Sometimes the intruders scale through people’s walls at night, tear down the mosquito nets and wake the occupants of the house, with guns pointed at them. They further instruct their victims to surrender their mobile phones and money. The thieves also specialised in breaking into completed buildings which owners are yet to pack in. They steal items ranging from WCs, fans, pumping machines, water heater, etc.
The other day, a young trader had his food stuffs shop located around AP bus stop, burgled at night. He came to the shop the following morning to find an empty space. Meanwhile, he said he never missed paying security levy every month.
Also, Mrs Nancy’s generator (the small generator aka I pass my neighbour) was stolen in broad day light while she was resting in her bedroom some weeks ago. She alerted her neighbours and few of them who were around volunteered to search the environs. After a while, they found the generator wrapped in a sack and hidden in a nearby bush.

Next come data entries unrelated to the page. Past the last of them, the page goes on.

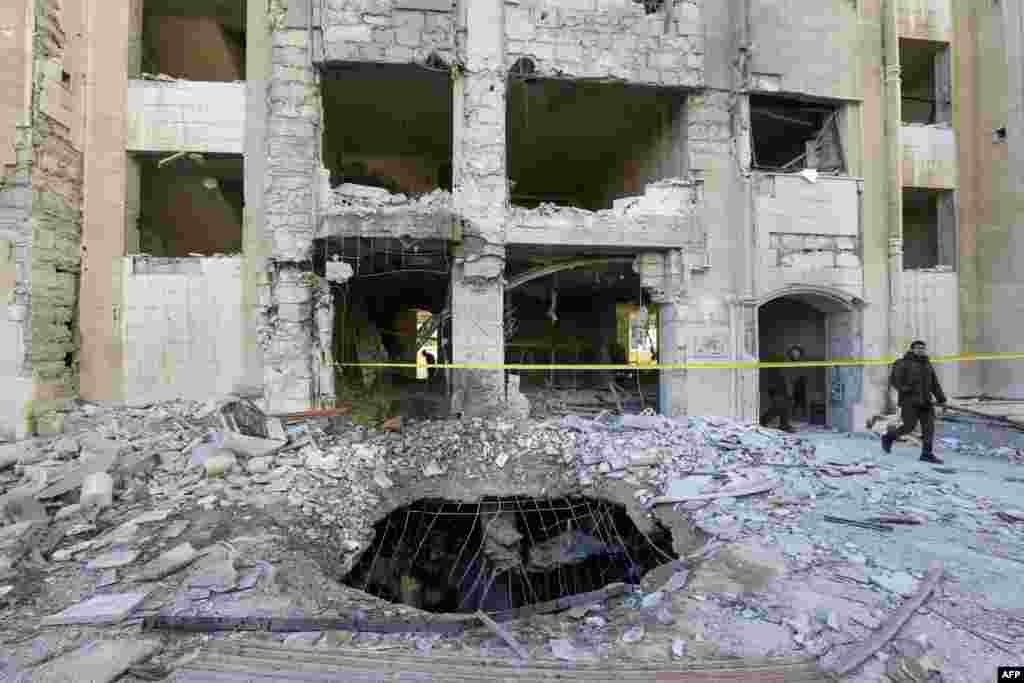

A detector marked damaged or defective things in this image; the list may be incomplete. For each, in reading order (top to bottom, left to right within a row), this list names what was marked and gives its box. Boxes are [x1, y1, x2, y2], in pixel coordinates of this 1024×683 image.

broken window [141, 0, 246, 81]
shattered wall [503, 0, 704, 87]
broken window [901, 39, 954, 125]
broken window [319, 63, 448, 194]
broken window [505, 78, 684, 210]
broken window [749, 95, 843, 175]
broken window [129, 153, 242, 258]
damaged building [2, 0, 1024, 438]
broken window [901, 189, 954, 272]
shattered wall [119, 255, 245, 405]
broken concrete slab [135, 544, 198, 581]
broken window [346, 497, 679, 614]
broken concrete slab [41, 589, 149, 626]
broken concrete slab [28, 638, 161, 679]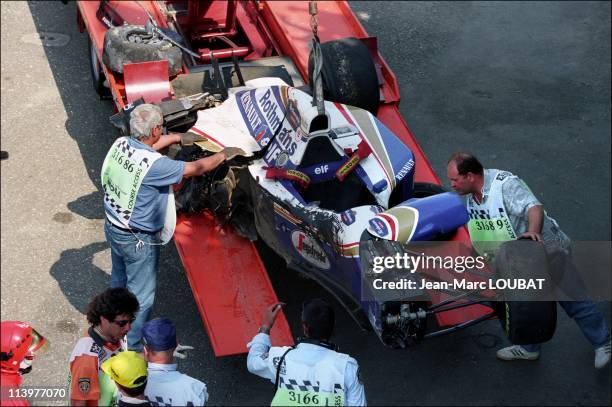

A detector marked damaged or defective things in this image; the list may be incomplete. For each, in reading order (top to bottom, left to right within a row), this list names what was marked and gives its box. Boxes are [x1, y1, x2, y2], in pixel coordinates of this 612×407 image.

crashed formula 1 car [75, 0, 556, 356]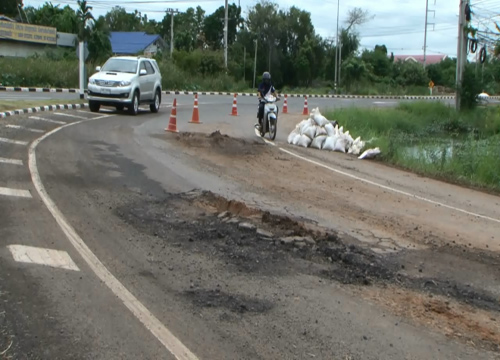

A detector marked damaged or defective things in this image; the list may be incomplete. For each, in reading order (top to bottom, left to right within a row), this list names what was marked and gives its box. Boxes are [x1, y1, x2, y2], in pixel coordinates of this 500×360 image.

damaged road surface [1, 107, 498, 360]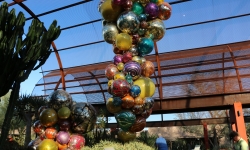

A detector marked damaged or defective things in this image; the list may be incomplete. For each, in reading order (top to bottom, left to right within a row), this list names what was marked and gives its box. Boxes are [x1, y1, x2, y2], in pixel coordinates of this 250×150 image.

rusted metal post [229, 101, 247, 142]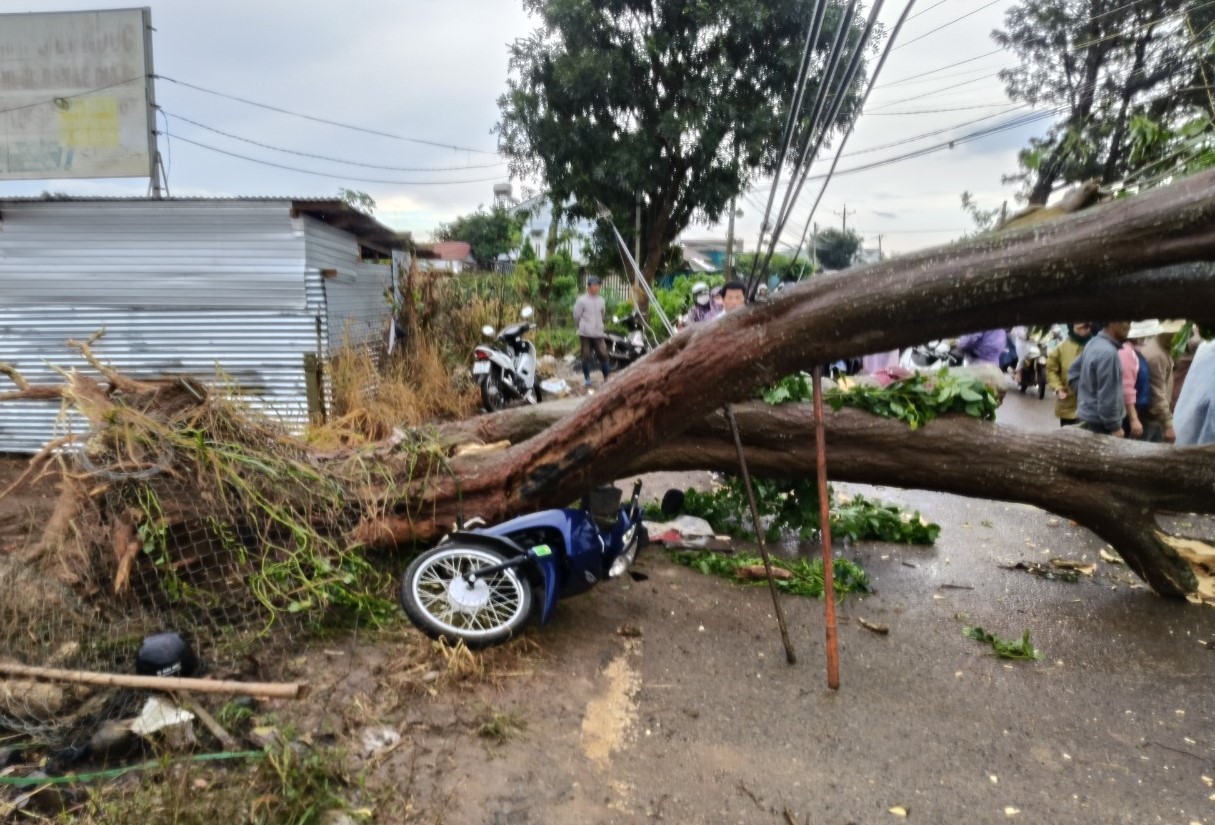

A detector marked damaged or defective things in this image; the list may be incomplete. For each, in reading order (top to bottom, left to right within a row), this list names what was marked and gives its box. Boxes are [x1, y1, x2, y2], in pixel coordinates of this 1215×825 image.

crushed blue motorcycle [402, 480, 652, 648]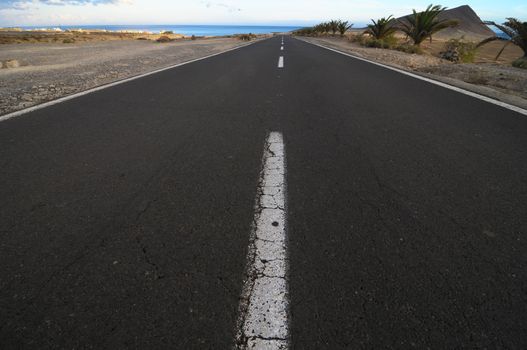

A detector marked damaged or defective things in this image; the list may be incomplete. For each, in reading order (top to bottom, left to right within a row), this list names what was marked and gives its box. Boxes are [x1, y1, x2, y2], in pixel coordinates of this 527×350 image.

cracked road marking [237, 132, 290, 350]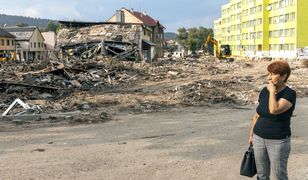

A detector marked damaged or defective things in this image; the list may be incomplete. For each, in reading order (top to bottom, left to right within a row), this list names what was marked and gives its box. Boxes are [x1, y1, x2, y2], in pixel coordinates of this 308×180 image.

damaged building [56, 7, 165, 62]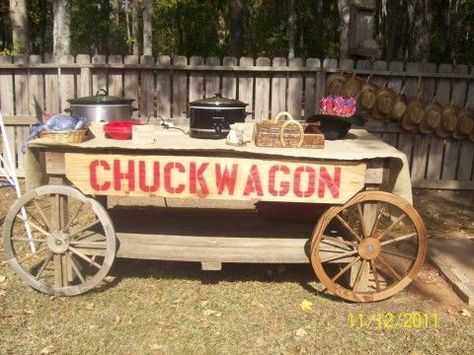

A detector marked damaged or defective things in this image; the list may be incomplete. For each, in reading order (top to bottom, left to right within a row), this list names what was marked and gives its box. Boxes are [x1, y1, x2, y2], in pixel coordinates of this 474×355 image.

rusty metal wheel [2, 186, 116, 298]
rusty metal wheel [312, 192, 426, 304]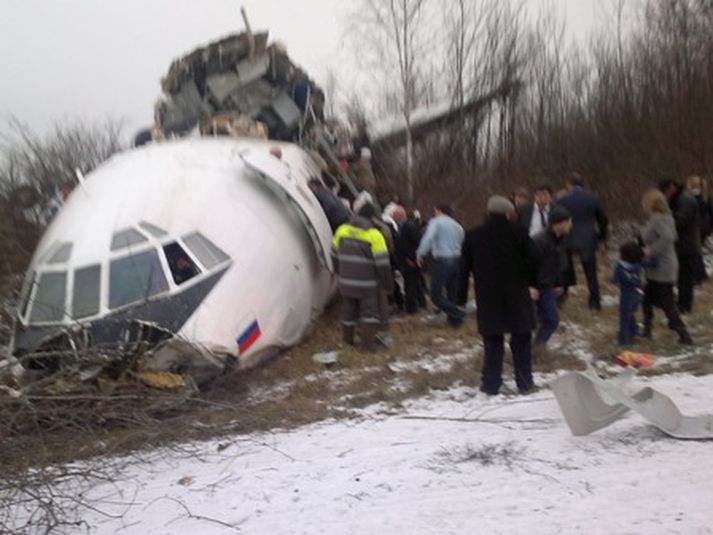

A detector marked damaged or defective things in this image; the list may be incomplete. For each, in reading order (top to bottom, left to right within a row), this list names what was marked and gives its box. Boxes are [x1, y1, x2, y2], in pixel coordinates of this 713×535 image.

crashed airplane fuselage [10, 139, 334, 382]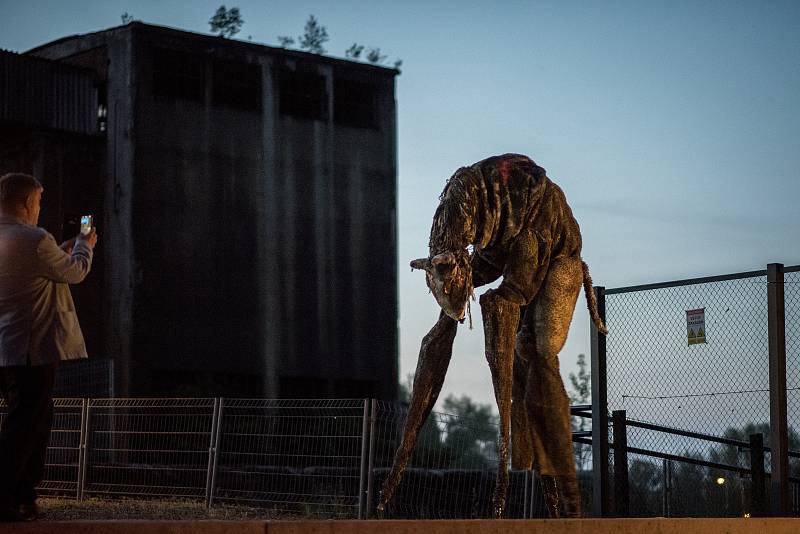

They mounted guard around the area, waiting for the thief to come for his loot. Lo and behold, it was a cart pusher/scavenger. When he was caught, he narrated how two young boys (Mrs Nancy’s neighbours’ children from different homes), sold the generator to him for 3,000 naira. He made a deposit of 1,000 and went to source for the balance. So, it was while on his way to carry the generator that he was apprehended.
The incessant burgling of people’s homes has led most CDAs to begin to search out uncompleted buildings and their occupants to ensure they only harbour homeless families.
Urgent need for vibrant Neighbourhood security
Some of the residents who now live in fear of the burglars, emphasised the need for vibrant security personnel around the communities. Before now, according to them, they recruited ‘maiguards’ from the North but with the spate of insecurity, it’s difficult for them to trust anyone.
This leaves the people with the option of the Lagos State neighbourhood watch officers. The only disappointing thing according to them, is that these officers are usually seen sitting down at few bus stops or seen driving past on roads.
They believe it would make more sense if their area of jurisdiction is expanded to cover streets inside the communities. That way, they could spot anyone with the intension of breaking into another person’s building.
“Rather than sit idly at bus stops, they should move into the communities and ensure that uncompleted buildings are not occupied by men of the underworld. Also, since they do not carry arms, they could alert the police on patrol around the affected community”, Iya Iremide said.
A Lagos State security officer speaks
A Neighbourhood Watch officer, dismissed the claim that they only sit idly at bus stops. According to her, “You don’t understand the nature of our work. We operate hand in hand with the police, but we do mostly intelligence gathering about what happens in the community.
Most often, as you see me standing here, people come to me and my colleagues to pass information about some bad people in the communities. Sometimes, they write, come to us or call us. They are afraid of going to the police because they fear their identity might be revealed”.
Asked their next line of action on receiving critical information, she explained that, “We investigate and where by the information is true, we arrest the person”.
As mentioned above, they do not carry arms so, one wonders how they can arrest a criminal. “We have been well trained on how to go about that. We have different methods that we use and at the end of the day, we hand the criminal over to the police.
But if it turns out very difficult to arrest the person, we call the DPO who will send his men to complete the job”.
The officer further explained that it is not true that they do not patrol round the community, disclosing that they do but most often appear in mufti so that they would not be easily recognised. “We have informants in the communities and even join CDAs during their meetings to get updates on security matters”, she added.
The question now is, if these officers perform such tasks, why are burglary cases increasing? Perhaps they need more men on ground.